Magical Folk and Munes Illustration from The Clan of the Munes

Magical Folk and Munes Illustration from The Clan of the Munes

“I did get succeed in getting one little fairy tale written and illustrated by myself into the last throes of a dying magazine. I think it died—oh, well, that’s a stale old joke. I cannot even remember the name of it [The English Illustrated Magazine], but I have the original pen drawings, called the ‘Whikkies.’ The story was called ‘Mable and the Whikkies.’ Later I broke away and illustrated the South African war for the Graphic. ‘With the flag to Pretoria’ and ‘the Gorilla War’ and others, and was counted on the Graphic staff, with a red star against my name on their lists. This lasted all through that war, and on into the Japanese war with Russia, and I illustrated many a bloody deed graphically and academically. My real imaginative work was laid on the shelf—except for some isolated pictures which appeared now and then and which were exhibited in the Royal Academy and all over England and I found I was getting recognition slowly.

“Then when Mr. Thomas of the Graphic told me that his clients were clamoring for photographs of events and he was not giving out much drawing the great break for liberty or death came, and I plunged head over ears into the sea and painted a picture exhibited in the Royal Academy called ‘Mid Atlantic, the Roaring Forties.’ I have been swimming ever since. I don’t’ see how a man of ideas, and creative ones at that, clings to one stunt can be satisfied by giving virility to an ocean wave only. My nature clamors for a wider range than this, and I am the sort who stops at nothing within my liking. I will not do what I do not like in art. I learned this lesson so many times that it is rubbed into me. One cannot do well what one does not like. I firmly believe in art for art’s sake; it is a great achievement to be a real artist and not half a one or a mere copyist of nature. A real artist always creates.

“All through the earlier years I spent in London I wrote fairy tales, numbers of them, and after they had all come back to me again I took a notion to burn them up, which I have kicked myself for since, knowing some of them had stuff in them. However, I still retain the idea, and having gained power to express them, a thing I always believed I should one day achieve, I do not feel that they are entirely lost.

Magical Folk and Munes The Wizard tries to understand the language of the Driftwood Munes.

“The Munes started two summers ago in Monhegan [Maine], where I spent several months both painting the sea and gathering the various pieces of spruce tree parts and making the first drawings. I began by seeing little people with queer tall caps, and then I made careful drawings of roots and placed these little people near them, and by and by I began to think it would be a good plan to form a story, or a series of stories, about these drawings. I had made about ten of them before I left Monhegan.

GIVEN INSTRUCTION 1:
Do these statements agree with the account? (a) The Munes began in Monhegan. (b) The fairy tales written in London were all published. (c) The illustration work for the Graphic continued into the Japanese war with Russia. Answer each with yes or no and quote the deciding words.
GIVEN INSTRUCTION 2:
In the account, what was the story in the dying magazine called?
GIVEN INSTRUCTION 3:
Sum up the account in two sentences.
Answer using only what the account says.

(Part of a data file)
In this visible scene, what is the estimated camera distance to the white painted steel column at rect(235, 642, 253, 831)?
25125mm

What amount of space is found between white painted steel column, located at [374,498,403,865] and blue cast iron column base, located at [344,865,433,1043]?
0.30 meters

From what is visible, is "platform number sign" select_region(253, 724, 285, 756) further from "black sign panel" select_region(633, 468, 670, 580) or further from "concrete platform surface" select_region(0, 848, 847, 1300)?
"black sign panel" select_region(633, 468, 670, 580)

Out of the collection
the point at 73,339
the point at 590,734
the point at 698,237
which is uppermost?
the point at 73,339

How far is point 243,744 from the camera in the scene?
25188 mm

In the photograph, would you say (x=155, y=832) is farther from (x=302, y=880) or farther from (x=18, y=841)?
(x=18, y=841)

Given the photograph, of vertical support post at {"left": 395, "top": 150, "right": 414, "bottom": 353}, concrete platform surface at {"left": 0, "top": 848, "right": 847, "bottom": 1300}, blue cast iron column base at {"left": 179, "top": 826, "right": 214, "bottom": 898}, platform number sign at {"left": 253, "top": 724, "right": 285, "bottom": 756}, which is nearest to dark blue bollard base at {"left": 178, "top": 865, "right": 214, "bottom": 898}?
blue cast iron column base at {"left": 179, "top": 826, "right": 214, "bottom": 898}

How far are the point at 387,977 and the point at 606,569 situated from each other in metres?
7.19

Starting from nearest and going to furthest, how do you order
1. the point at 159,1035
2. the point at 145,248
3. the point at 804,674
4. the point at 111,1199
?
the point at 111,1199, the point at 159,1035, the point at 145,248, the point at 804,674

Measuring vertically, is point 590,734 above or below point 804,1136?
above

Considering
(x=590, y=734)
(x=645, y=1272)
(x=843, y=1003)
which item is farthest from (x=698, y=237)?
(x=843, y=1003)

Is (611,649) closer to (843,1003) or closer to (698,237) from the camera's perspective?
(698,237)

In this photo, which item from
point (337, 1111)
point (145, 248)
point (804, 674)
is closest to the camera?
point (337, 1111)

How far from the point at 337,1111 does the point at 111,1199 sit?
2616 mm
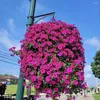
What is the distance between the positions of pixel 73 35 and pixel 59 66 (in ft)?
3.33

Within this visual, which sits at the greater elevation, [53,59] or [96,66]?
[96,66]

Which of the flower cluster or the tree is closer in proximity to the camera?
the flower cluster

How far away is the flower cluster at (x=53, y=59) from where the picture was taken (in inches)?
257

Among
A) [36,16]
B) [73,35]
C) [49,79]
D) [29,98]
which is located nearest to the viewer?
[49,79]

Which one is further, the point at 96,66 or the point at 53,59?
the point at 96,66

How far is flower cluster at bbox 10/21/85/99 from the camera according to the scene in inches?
257

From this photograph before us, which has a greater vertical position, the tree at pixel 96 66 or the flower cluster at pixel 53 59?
the tree at pixel 96 66

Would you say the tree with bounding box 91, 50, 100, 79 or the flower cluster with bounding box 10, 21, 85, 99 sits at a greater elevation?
the tree with bounding box 91, 50, 100, 79

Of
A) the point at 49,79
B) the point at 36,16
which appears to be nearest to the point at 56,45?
the point at 49,79

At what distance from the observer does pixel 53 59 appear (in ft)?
21.6

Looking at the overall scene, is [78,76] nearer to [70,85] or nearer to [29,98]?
[70,85]

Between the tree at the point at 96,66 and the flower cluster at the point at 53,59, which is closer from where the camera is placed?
the flower cluster at the point at 53,59

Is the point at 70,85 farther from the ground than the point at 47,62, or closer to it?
closer to it

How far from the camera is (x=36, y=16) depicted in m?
8.63
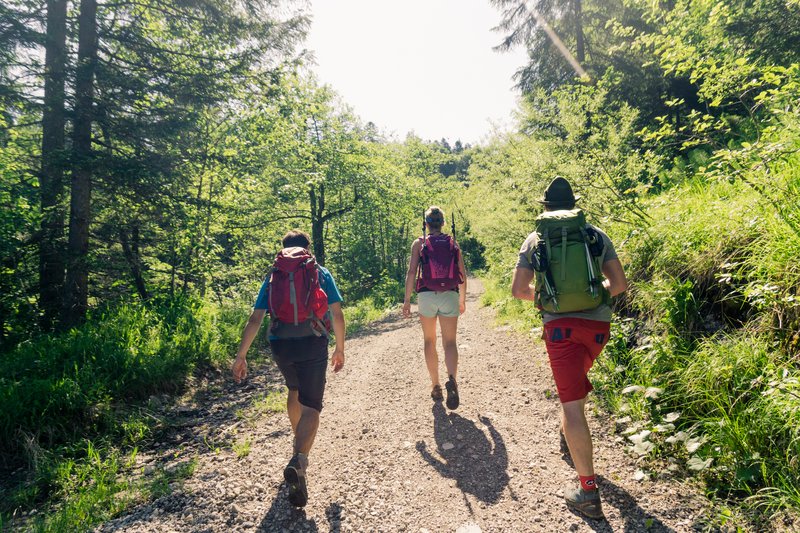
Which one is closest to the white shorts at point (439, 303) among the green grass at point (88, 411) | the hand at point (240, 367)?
the hand at point (240, 367)

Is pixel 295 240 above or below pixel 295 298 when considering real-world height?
above

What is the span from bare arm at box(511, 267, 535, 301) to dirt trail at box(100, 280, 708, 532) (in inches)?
65.3

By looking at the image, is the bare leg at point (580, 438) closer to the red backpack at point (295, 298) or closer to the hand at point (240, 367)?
the red backpack at point (295, 298)

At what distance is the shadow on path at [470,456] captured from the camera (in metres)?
3.32

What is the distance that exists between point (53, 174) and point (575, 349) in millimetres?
8771

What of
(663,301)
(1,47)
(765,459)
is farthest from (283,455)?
(1,47)

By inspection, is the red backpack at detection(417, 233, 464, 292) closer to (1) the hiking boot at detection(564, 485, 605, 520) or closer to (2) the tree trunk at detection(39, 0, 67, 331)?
(1) the hiking boot at detection(564, 485, 605, 520)

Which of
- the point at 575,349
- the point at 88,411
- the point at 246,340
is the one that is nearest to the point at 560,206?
the point at 575,349

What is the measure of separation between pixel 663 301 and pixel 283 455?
458cm

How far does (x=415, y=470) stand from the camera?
3686 millimetres

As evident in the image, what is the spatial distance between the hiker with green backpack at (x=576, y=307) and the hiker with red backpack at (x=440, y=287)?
1.94 metres

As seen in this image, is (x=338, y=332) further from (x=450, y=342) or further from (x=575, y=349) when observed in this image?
(x=575, y=349)

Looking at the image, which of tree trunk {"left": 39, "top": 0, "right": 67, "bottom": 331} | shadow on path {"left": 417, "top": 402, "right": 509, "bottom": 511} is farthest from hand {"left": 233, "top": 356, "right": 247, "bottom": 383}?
tree trunk {"left": 39, "top": 0, "right": 67, "bottom": 331}

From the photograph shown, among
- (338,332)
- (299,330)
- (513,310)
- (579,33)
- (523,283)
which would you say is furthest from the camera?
(579,33)
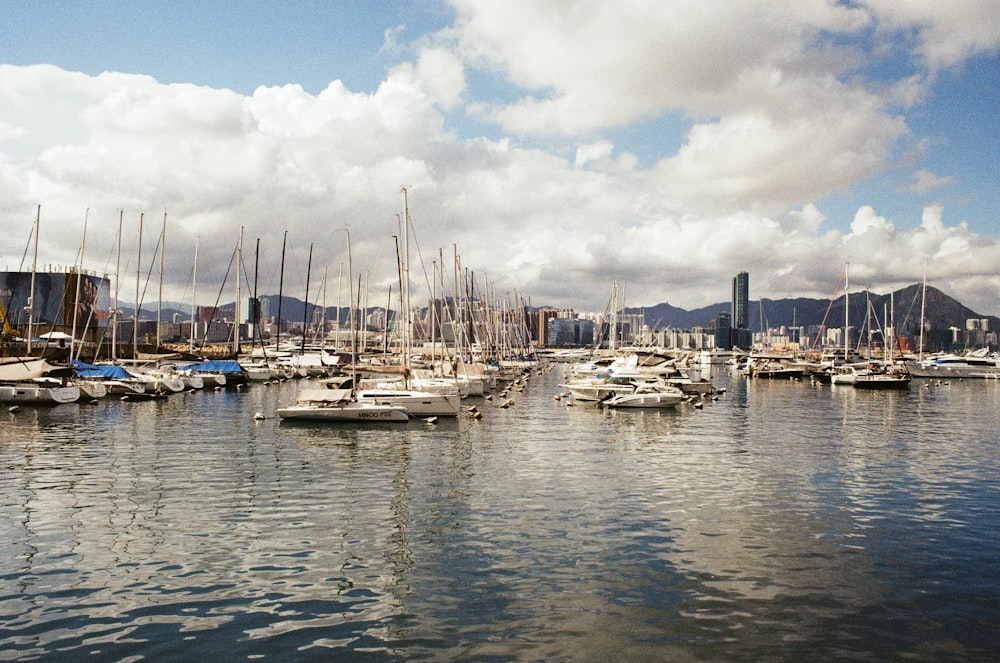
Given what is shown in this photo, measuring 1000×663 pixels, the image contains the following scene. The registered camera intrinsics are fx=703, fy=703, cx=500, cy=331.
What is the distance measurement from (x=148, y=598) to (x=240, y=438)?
27625 millimetres

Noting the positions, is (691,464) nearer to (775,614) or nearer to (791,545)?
(791,545)

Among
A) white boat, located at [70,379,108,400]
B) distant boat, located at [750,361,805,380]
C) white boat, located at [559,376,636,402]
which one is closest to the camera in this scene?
white boat, located at [70,379,108,400]

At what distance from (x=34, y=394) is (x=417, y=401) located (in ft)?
113

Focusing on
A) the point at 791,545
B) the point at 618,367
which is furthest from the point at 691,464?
the point at 618,367

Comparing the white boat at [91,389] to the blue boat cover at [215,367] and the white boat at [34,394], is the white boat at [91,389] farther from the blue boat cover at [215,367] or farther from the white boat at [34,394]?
the blue boat cover at [215,367]

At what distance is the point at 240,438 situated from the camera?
4178cm

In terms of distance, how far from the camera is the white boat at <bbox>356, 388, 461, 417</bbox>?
170 feet

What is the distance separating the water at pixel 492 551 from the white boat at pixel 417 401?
11663 millimetres

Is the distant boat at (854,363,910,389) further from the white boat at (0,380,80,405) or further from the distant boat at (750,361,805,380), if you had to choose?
the white boat at (0,380,80,405)

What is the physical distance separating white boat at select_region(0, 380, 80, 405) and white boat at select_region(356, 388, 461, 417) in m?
27.8

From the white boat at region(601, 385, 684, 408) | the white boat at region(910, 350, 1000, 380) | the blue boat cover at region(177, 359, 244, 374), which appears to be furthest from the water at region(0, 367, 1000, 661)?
the white boat at region(910, 350, 1000, 380)

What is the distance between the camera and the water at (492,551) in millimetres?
13508

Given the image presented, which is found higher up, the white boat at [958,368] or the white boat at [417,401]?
the white boat at [958,368]

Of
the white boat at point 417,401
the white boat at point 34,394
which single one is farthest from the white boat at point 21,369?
the white boat at point 417,401
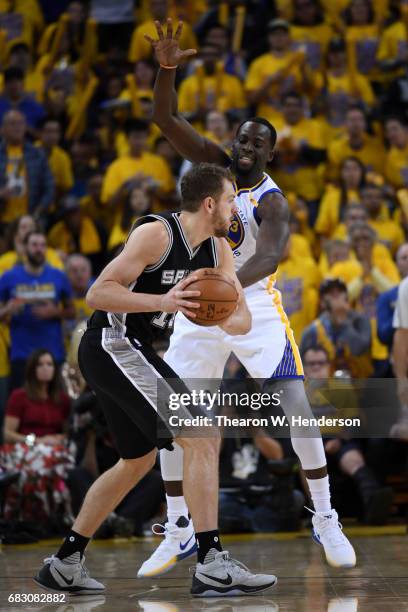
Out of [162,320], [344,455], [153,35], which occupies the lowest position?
[344,455]

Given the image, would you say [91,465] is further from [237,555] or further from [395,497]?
[395,497]

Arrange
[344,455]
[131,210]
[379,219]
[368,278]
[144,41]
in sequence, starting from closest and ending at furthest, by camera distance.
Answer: [344,455] → [368,278] → [131,210] → [379,219] → [144,41]

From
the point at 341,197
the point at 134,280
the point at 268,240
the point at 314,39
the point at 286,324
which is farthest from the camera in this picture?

WRITTEN ANSWER 1:
(a) Yes: "The Munes started two summers ago in Monhegan [Maine]"
(b) No: "after they had all come back to me again I took a notion to burn them up"
(c) Yes: "This lasted all through that war, and on into the Japanese war with Russia"

WRITTEN ANSWER 2:
"Mable and the Whikkies."

WRITTEN ANSWER 3:
After getting one illustrated fairy tale into a dying magazine, the writer illustrated the South African war and the Japanese war with Russia for the Graphic, then turned to painting the sea when the Graphic's clients wanted photographs instead of drawings. The Munes began two summers earlier in Monhegan, where the writer drew little people with tall caps beside spruce roots and decided to build a series of stories around the drawings.